#### Article:
▬▬▬

Thank you, Rob. Before closing today, we'd like to briefly mention two low carbon ventures announcements that we made this week. We were glad to announce that Japan's ANA Airlines became the first airline in the world to sign a carbon dioxide removal credit purchase agreement from our subsidiary, 1.5. We're excited about that and happy to work with them. We're also pleased to announce a first-of-its-kind agreement with our long-standing partners, ADNOC, to evaluate investment opportunities in direct air capture and carbon dioxide sequestration hubs in the U.S. and the UAE. With this agreement, we intend to develop a carbon management platform that will accelerate our shared net zero goals. We have many exciting developments taking place in LCV, and we look forward to providing you with a more comprehensive update toward the end of this year. With that, we will now open the call for questions.
Operator
The first question comes from Doug Leggate with Bank of America.
Vicki, I wonder if I could focus on productivity, which your latest slide deck is showing—you refer to it as the wedge wells with, quite frankly, a stunning step-up in performance relative to prior years. My question, I guess, is the repeatability of that and the impact on how you think about your strategy? Because to summarize, you've suggested you would not seek to grow production meaningfully, if I'm interpreting that correctly. But this productivity would suggest that either you're going to grow production as you did with your step-up in guidance, or you're going to cut your capital budget to hold production at a flatter level. So I'm curious, are you prepared to take the production? Or is it going to get more capital efficient with lower CapEx?
Well, we intend to keep our capital plan as we had it, or at least the activity plan as we had it. I can tell you, Doug, I'm incredibly impressed with what our teams have done. I've been in this industry for a very long time, and I've seen a lot of extensive work done to model conventional reservoirs over the years. And when we started our shale development, some thought it was more of a statistical play where you just go drill a hundred wells, and maybe twenty-five percent of them would be really good and seventy-five percent would be okay. But we took the time in 2014 to step back and say that we were going to put together a team that could do the kind of work that needs to be done in shale. It's much more complex than conventional. So we really focused on trying to make sure that we put together a team that could do the most sophisticated work on the subsurface possible, and they've done incredibly well. I would say that in the past two to three years, I was thinking that we were getting close to plateauing on our learnings and what we can do. But the teams continue to surprise me, continue to go beyond what I thought we would ever be able to do in this industry with respect to not only understanding the subsurface as well as we do but also being able to understand how to get the most oil out of it. So where we are today is, I've now asked the teams to stop talking about it. We were sharing things that we were doing, and we've shared some things on the slides in the slide deck, but they had prepared a lot more to share with you today, to highlight and map out the pathway that we're using to get to where we are. But it's just too important to our company and to our shareholders to keep that proprietary because this is something that's pretty phenomenal, I think. Now we're taking this, and we're going to apply it to the Powder River Basin. We've also taken learnings from the team in the DJ and moved those through the Permian. The next one will be the Powder River Basin, where while we did take an impairment on some noncore areas, we are excited about the Powder River. I think Richard will say a little bit more about that later, but the Southern Powder River is—where we are seeing good results. Our appraisal team is beginning to work in the northern part of the Powder River. We're going to use the same methodology for both shales and conventional reservoirs to generate better outcomes. Our teams have done amazing things in terms of their developments.

▬▬▬

#### Exercise directions:
In the call transcript, which airline became the first in the world to sign a carbon dioxide removal credit purchase agreement with the subsidiary 1.5? The listing that comes next is separate from the call transcript.

#### Data extract:
▬▬▬

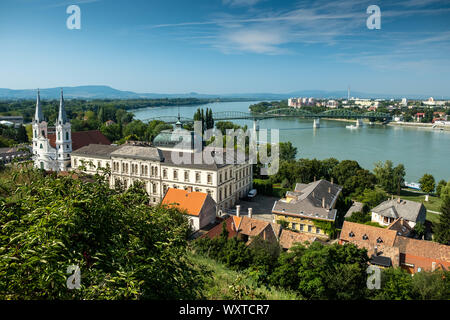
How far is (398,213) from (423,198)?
9.69m

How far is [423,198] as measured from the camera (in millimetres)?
25859

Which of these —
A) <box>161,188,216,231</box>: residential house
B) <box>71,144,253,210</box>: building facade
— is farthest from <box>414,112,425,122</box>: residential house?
<box>161,188,216,231</box>: residential house

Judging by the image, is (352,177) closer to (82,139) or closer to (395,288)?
(395,288)

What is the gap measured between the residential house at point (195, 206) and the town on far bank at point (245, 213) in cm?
5

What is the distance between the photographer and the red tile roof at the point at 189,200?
16250 millimetres

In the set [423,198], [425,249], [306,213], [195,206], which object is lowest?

▬▬▬

#### Task result:
Japan's ANA Airlines.